Attack Vector 2 ( leave behind unhealthy dust amount of debt )

Setup:

  • Bob has borrowed 9 ETH worth against collateral of 11 ETH worth. 85% LTV is allowed.
  • Liquidation incentive is 1%.
  • Price movement causes Bob borrow to be worth 10.8890888899 ETH, and collateral to be worth 10.998 ETH making it eligible for liquidation by Alice.
  1. Alice liquidates 10.8888889 ETH worth of debt.
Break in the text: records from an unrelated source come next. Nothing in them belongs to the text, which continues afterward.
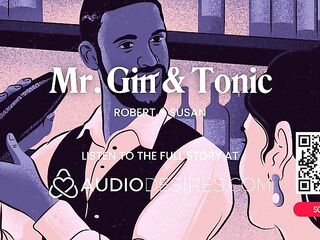 Femfom Picks Up Her Bartender and Makes Him Obey – Snatch Eating & Climax Control - ASMR Porn Erotic Story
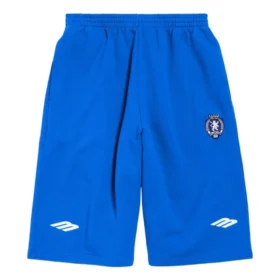 3B Football Large Shorts “Royal Blue White” 857084TTVQ84701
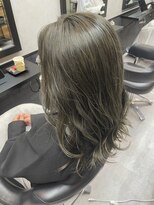 エンカウントバイマハロ 千葉(encount by mahalo)&nbsp;オリーブグレージュ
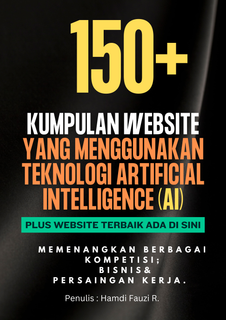 image for  150+ Kumpulan Website  yang menggunakan Teknologi Artificial Intelligence (AI) button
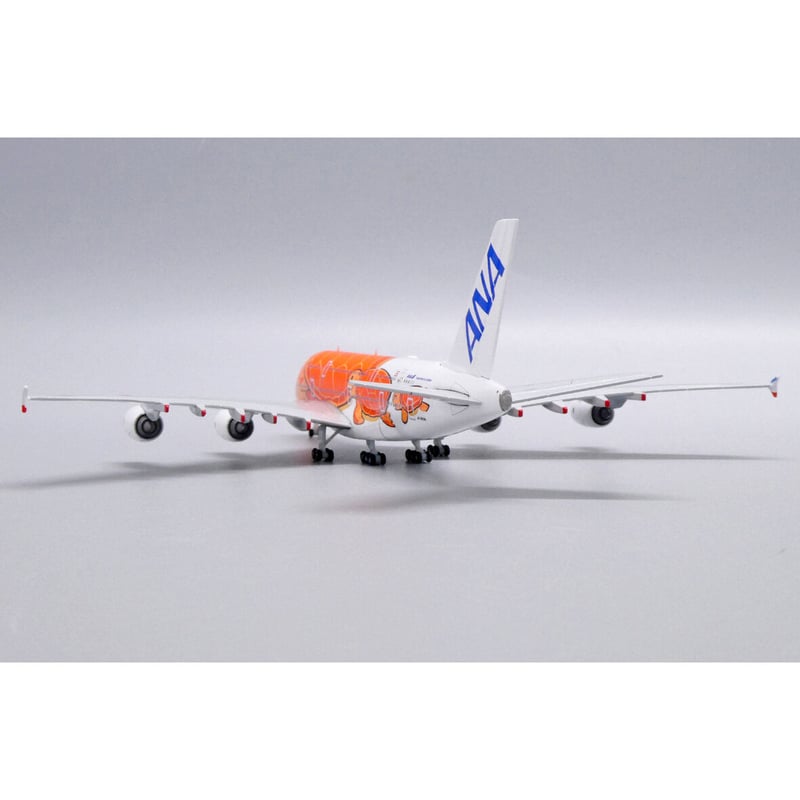非売品・新商品情報】1/500 A380 ANAフライングホヌ ハワイの 非売品・新商品情報】1/500 A380 ANAフライングホヌ ハワイの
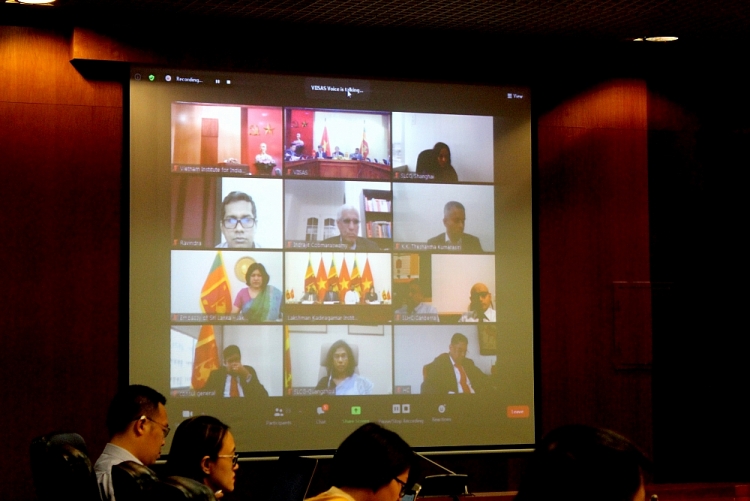 undefined 2823 international conference 50 yrs relations sl vn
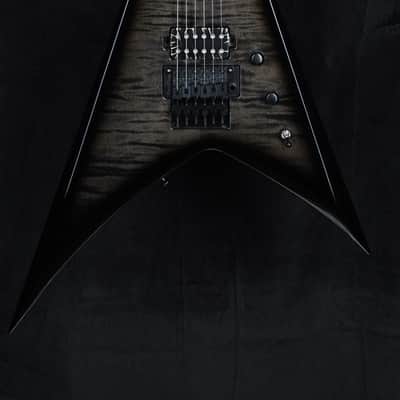 ESP USA Limited Edition V-II FR - See-Thru Black Sunburst - #8 of 10 image 1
She receives 10.8888889 * 1.01 = 10.997777789 ETH worth of collateral.
  2. Remaining debt = 10.998 - 10.8888889 = 0.000199989900000475 ETH and remaining collateral = 10.998 - 10.997777789 = 0.000222211000000527 ETH.
  3. New LTV = 100 * 0.000199989900000475 / 0.000222211000000527 = 90%.

The remaining collateral is just too low to be profitable after gas costs.

Impact

In the end these unhealthy low value debts & bad debts will never get liquidated, worsening protocol health. The protocol's goal of clearing a deprecated market is also not achieved.

Mitigation

Add these 2 checks:

  1. If upon partial liquidation, leftover debt is in the badDebt territory, then it should revert and only allow full liquidation albeit with a reduced liquidation incentive.
  2. If upon partial liquidation, leftover debt is less than minLeftoverDebtAllowed (some small value decided by the protocol) then it should revert.